The City staff will take this direction and look at existing policies to draft a smoke-free multi-unit housing ordinance that anticipates the specific needs of their City. This ordinance will be placed on the calendar for a first reading at a City Council meeting, where Councilmembers will ask clarifying questions about the ordinance and raise any concerns. If it passes the first reading, city staff will then do further research, and incorporate any feedback into a modified draft if needed. This draft will be reviewed at the second reading, where the ordinance will pass if it looks acceptable to a majority of City Council members (for instance, 3 out of 5).
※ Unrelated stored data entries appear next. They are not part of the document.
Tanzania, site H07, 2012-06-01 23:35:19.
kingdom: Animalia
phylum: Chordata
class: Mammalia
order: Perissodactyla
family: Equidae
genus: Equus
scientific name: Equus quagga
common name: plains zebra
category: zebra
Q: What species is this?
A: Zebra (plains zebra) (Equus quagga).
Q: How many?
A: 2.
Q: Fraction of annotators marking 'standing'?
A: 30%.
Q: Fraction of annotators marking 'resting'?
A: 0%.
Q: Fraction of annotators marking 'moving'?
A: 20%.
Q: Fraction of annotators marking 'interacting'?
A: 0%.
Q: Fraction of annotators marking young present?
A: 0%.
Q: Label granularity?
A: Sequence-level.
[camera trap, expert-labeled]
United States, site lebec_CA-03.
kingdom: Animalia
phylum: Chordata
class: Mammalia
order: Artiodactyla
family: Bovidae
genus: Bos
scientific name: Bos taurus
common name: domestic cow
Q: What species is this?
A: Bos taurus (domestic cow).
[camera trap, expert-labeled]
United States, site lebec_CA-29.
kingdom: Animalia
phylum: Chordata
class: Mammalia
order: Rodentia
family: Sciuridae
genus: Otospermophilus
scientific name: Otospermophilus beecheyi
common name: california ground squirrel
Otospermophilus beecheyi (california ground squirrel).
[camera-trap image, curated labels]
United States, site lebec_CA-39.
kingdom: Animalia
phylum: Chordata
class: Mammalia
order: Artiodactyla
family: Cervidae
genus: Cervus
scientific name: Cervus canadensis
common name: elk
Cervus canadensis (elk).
==Municipalities with laws addressing multi-unit housing==
After Belmont passed its smoke-free multi-unit housing policy, other cities began to follow suit. As of June 2020, 63 jurisdictions in California have enacted municipal laws at the city or county level that prohibit smoking in 100% of private units of all specified types of multi-unit housing. These laws typically apply to both privately owned and publicly owned multi-unit buildings. Such laws apply to all existing and future buildings and do not permit current residents to continue smoking in the building (that is, no “grandfathering” clause). This includes: Alameda, Albany, Belmont, Belvedere, Benicia, Berkeley, Beverly Hills, Brisbane, Burlingame, Clayton, Compton, Contra Costa County, Cotati, Culver City, Daly City, Danville, El Cerrito, El Monte, Emeryville, Foster City, Firebaugh, Half Moon Bay, Healdsburg, Huntington Park, Larkspur, Los Gatos, Manhattan Beach, Mill Valley, Millbrae, Moorpark, Mountain View, Morro Bay, Novato, Pacifica, Palo Alto, Pasadena, Petaluma, Pleasanton, Redwood City, Richmond, Rohnert Park, Ross, San Anselmo, San Bruno, San Carlos, San Mateo (city), San Mateo County, San Pablo, San Rafael, Santa Clara County, Santa Rosa, Saratoga, Sebastopol, Sonoma (city), Sonoma County, South San Francisco, Sunnyvale, Tiburon, Union City, Walnut Creek, and Windsor.

In addition, 19 jurisdictions in California have municipal laws at the city or county level that do not prohibit smoking in all units of all multi-unit residential buildings in the community but restrict smoking in private units of some specified types of multi-unit buildings. These laws typically apply to both privately owned and publicly owned multi-unit housing. This includes: Baldwin Park, Burbank, Calabasas, Corte Madera, Dublin, Fairfax, Glendale, Lafayette, Loma Linda, Marin County, Moorpark, Oakley, Pinole, Pleasant Hill, Rohnert Park, Santa Monica, Sausalito, South Pasadena, and Temecula.